How a New Peace Talk May Proceed

September 16, 2008 at 10:33 pm Leave a comment

By Maugan Buat Mosaid, Ph.D.

In a recent article I wrote which was roughly titled “A New Perspective on the Mindanao Problem Based on Some Historical and Current Realities”, I tried to surmise some lessons and current insights based on the experience with the peace process as it has been. They may be worth mentioning here:

Lessons

1. there is no one-shot formula to peace but any peaceful means is worth trying;
2. any attempt to build peace will not succeed unless we build a critical mass of supportive peace constituency;
3. people outside of the direct parties in the conflict should be given the chance to participate because the concern for peace is not confined to the direct parties just as the effect of conflict is;
4. peace is not merely the absence of armed confrontation but it is social justice in all its form; and
5. the ultimate goal of any peace effort is ‘personal cleansing’, that is, freeing one’s mind and heart from homegrown hatred, polarity, and giving dignity to every human being.

Current Insights

One of the strategic approaches to the Mindanao problem is the need to balance national sovereignty and Bangsamoro aspirations for self-determination. As always, the balancing act is not easy because it boils down to the issue of whether or not the Constitution shall be considered as one of the frameworks of the negotiation. A more creative approach is needed to achieve a perfect balance between the Constitution being a fundamental law and self-determination being an inherent right recognized by international law. As to how, only the direct parties are in the best position to determine in a negotiation. Then, consultation with the broad base of the population can take place after a draft is finalized not while it is being negotiated as most people would assert.

It is always possible to explore extra-constitutional means of settling the issue, according to Prof. Randy David, and try to craft out solutions “outside the box”. But how do we look at ‘agreements’ reached out of the bounds of what is allowable under the Constitution? Is it not simply unconstitutional? Or, an out-of-constitution settlement can be allowed for as long as they are generally in the best interest of both parties? It would seem that the bottom-line here is coming out with a clear definition and understanding of the nature of the ‘agreement’ that may be crafted between the GRP and the MILF. If it is a local agreement, ipso facto it is subordinate to the Constitution. If it assumes the nature and character of an international agreement then it can stand outside the sphere of the Philippine Constitution.

There is a need to revolutionize our understanding of the term ‘sovereignty’ as it applies to territorial integrity of a given state and as it is used to connote power and authority. In this sense, Mastura emphasized the traditional Moro statehood ‘earned sovereignty’ is already encapsulated by the Republic in its present form and structure as an autonomous entity presently in existence before the family of nations. Those who speak for the Philippines configure their constituencies into a political community which has beclouded a number of contested constitutional issues in the GRP-MILF negotiation.

The MOA on Ancestral Domain, though unsigned, should be seen as a faithful and earnest attempt to provide a leeway to provide balance between the zealously guarded issues of constitutionalism and sovereignty vis-a-vis self-determination and freedom. The MOA-AD may no longer become operational but it is to be appreciated as a document that embodies hard-earned consensus that somehow manifested that it is possible for some Filipinos and Moros to come to terms even under the most difficult circumstances.

### RECORD LIST:
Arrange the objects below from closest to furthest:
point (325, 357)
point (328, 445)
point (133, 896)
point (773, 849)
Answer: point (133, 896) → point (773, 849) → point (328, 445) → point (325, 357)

### DIRECTIVE A:
Please list every person named in the Mindanao peace talk article.
### DIRECTIVE B:
Go on with the Mindanao peace talk article, picking up after its final sentence.
The data isn't needed for this work.

### FINAL ANSWER A:
Maugan Buat Mosaid, Randy David, Mastura

### FINAL ANSWER B:
Given a rejected MOA on Ancestral Domain, and maybe eventually a failed negotiation, “the only option available for the Bangsamoro, in lieu of armed struggle, is to revert to the original goal of independence and mount a campaign for decolonization under the auspices of the United Nations and the International Court of Justice” (Atty. Buat). This is, logically, the next best thing. In most bilateral negotiations powerful mediators are necessary requisites to peaceful settlements in almost all sovereignty-based conflicts. From my view, the GRP’s respect for Malaysia as mediator and facilitator in the peace talks is diminished. At the very least, it has doubted Malaysia’s resolve to stay neutral in the negotiation – a suspicion which could have possibly sprung out from the fact that Malaysia is a country being led by Muslims and one of the parties in the talks is Bangsamoro Muslim. While there were open statements on this one, no evidence, however, was cited.

The remaining years of the Arroyo administration (one year and nine months) may still be useful to a certain extent if it can somehow maintain the ceasefire, enhance rehabilitation and development works, and pursue consultation and dialogue, information and education, and building of a constituency supportive to the peace process. It may no longer appear to be a credible negotiator in the eyes of the MILF, after it has reneged on its obligation to sign the MOA-AD, but it can enhance or even just preserve the fundamentals necessary for the next round of talks which may still be possible in the next administration.

To sum it up, the Mindanao problem has taken new dimensions. The issues and controversies involved had become as ticklish as the attitude of people who were supposed to have expressed resolve to do something about it and to bring the peace process towards an acceptable compromise. Slowly but surely, the peace process may be headed towards a kind of reality in Physics: “When an irresistible force meets and immovable object something has to give up”. We can only pray that it is not people’s precious lives and hard-earned properties that should be given up.

What Now

Now, it is high time to ponder on how a new peace talk between the GRP and the MILF may proceed. Whether that is going to take place in this administration (of Gloria Macapagal-Arroyo) or in the next is immaterial. The fundamental requirements are the same and only the frameworks and talking points may adapt new patterns and form considering the lessons and realities of past and recent experience with (or of) the peace process.

The fundamental realities stay the same viz:

It is inherently necessary that the peace process and the peace negotiation must continue. No civilized society in its right mind can allow a climate of un-peace and its dire consequences to continue to flourish indefinitely;

It is compelling for both parties (GRP & MILF) to come to terms sooner or later, otherwise, they suffer the consequences of the impatience, ire and loss of faith of their respective populace and constituents in the long run; and

Both parties have suffered enough. While ‘negotiation fatigue’ is likely for either side or both, especially given what I call the ‘lullaby strategy’ of the GRP in dilly-dallying the peace process, the drive to succeed should not be absent from both sides.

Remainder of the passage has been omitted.